Dec 18 2017
Rice University researchers have invented a device that uses fast-moving fluids to insert flexible, conductive carbon nanotube fibers into the brain, where they can help record the actions of neurons.
The Rice team's microfluidics-based technique promises to improve therapies that rely on electrodes to sense neuronal signals and trigger actions in patients with epilepsy and other conditions.
Eventually, the researchers said, nanotube-based electrodes could help scientists discover the mechanisms behind cognitive processes and create direct interfaces to the brain that will allow patients to see, to hear or to control artificial limbs.
The device uses the force applied by fast-moving fluids that gently advance insulated flexible fibers into brain tissue without buckling. This delivery method could replace hard shuttles or stiff, biodegradable sheaths used now to deliver wires into the brain. Both can damage sensitive tissue along the way.
The technology is the subject of a paper in the American Chemical Society journal Nano Letters.
Lab and in vivo experiments showed how the microfluidic devices force a viscous fluid to flow around a thin fiber electrode. The fast-moving fluid slowly pulls the fiber forward through a small aperture that leads to the tissue. Once it crosses into the tissue, tests showed the wire, though highly flexible, stays straight.
"The electrode is like a cooked noodle that you're trying to put into a bowl of Jell-O," said Rice engineer Jacob Robinson, one of three project leaders. "By itself, it doesn't work. But if you put that noodle under running water, the water pulls the noodle straight."
The wire moves slowly relative to the speed of the fluid. "The important thing is we're not pushing on the end of the wire or at an individual location," said co-author Caleb Kemere, a Rice electrical and computer engineer who specializes in neuroscience. "We're pulling along the whole cross-section of the electrode and the force is completely distributed."
"It's easier to pull things that are flexible than it is to push them," Robinson said.
"That's why trains are pulled, not pushed," said chemist Matteo Pasquali, a co-author. "That's why you want to put the cart behind the horse."
The fiber moves through an aperture about three times its size but still small enough to let very little of the fluid through. Robinson said none of the fluid follows the wire into brain tissue (or, in experiments, the agarose gel that served as a brain stand-in).
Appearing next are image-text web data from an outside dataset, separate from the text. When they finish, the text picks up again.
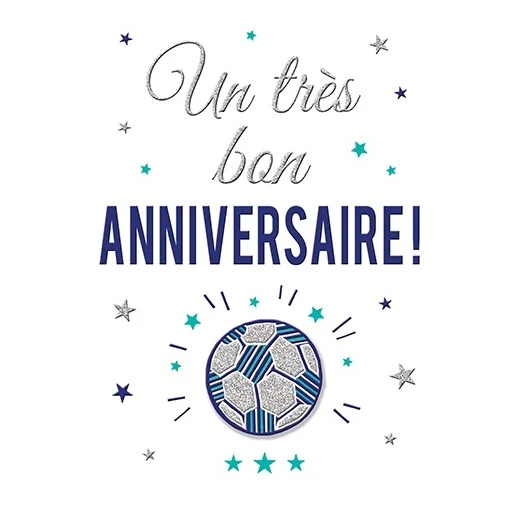 Carte anniversaire Ballon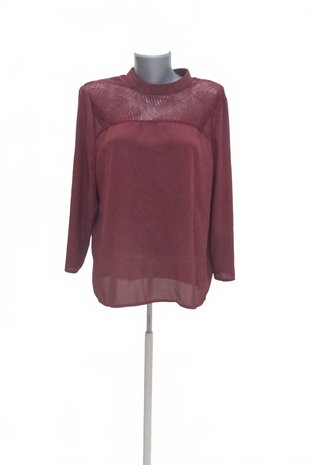Damen -T-ShirtOnlyohne Aufdruck,farbebordo,größe42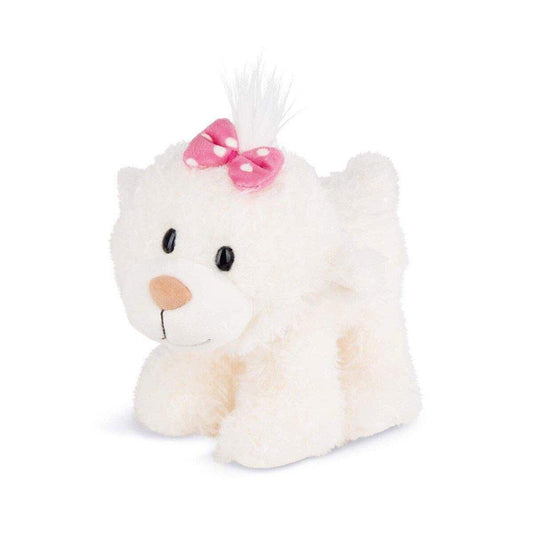 NICI Kuscheltier kleine Bären-Schwester stehend, 19 cm, weiß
There's a small gap between the device and the tissue, Robinson said. The small length of fiber in the gap stays on course like a whisker that remains stiff before it grows into a strand of hair. "We use this very short, unsupported length to allow us to penetrate into the brain and use the fluid flow on the back end to keep the electrode stiff as we move it down into the tissue," he said.
"Once the wire is in the tissue, it's in an elastic matrix, supported all around by the gel material," said Pasquali, a carbon nanotube fiber pioneer whose lab made a custom fiber for the project. "It's supported laterally, so the wire can't easily buckle."
Carbon nanotube fibers conduct electrons in every direction, but to communicate with neurons, they can be conductive at the tip only, Kemere said. "We take insulation for granted. But coating a nanotube thread with something that will maintain its integrity and block ions from coming in along the side is nontrivial," he said.
Sushma Sri Pamulapati, a graduate student in Pasquali's lab, developed a method to coat a carbon nanotube fiber and still keep it between 15 to 30 microns wide, well below the width of a human hair. "Once we knew the size of the fiber, we fabricated the device to match it," Robinson said. "It turned out we could make the exit channel two or three times the diameter of the electrode without having a lot of fluid come through."
The researchers said their technology may eventually be scaled to deliver into the brain at once multiple microelectrodes that are closely packed; this would make it safer and easier to embed implants. "Because we're creating less damage during the implantation process, we might be able to put more electrodes into a particular region than with other approaches," Robinson said.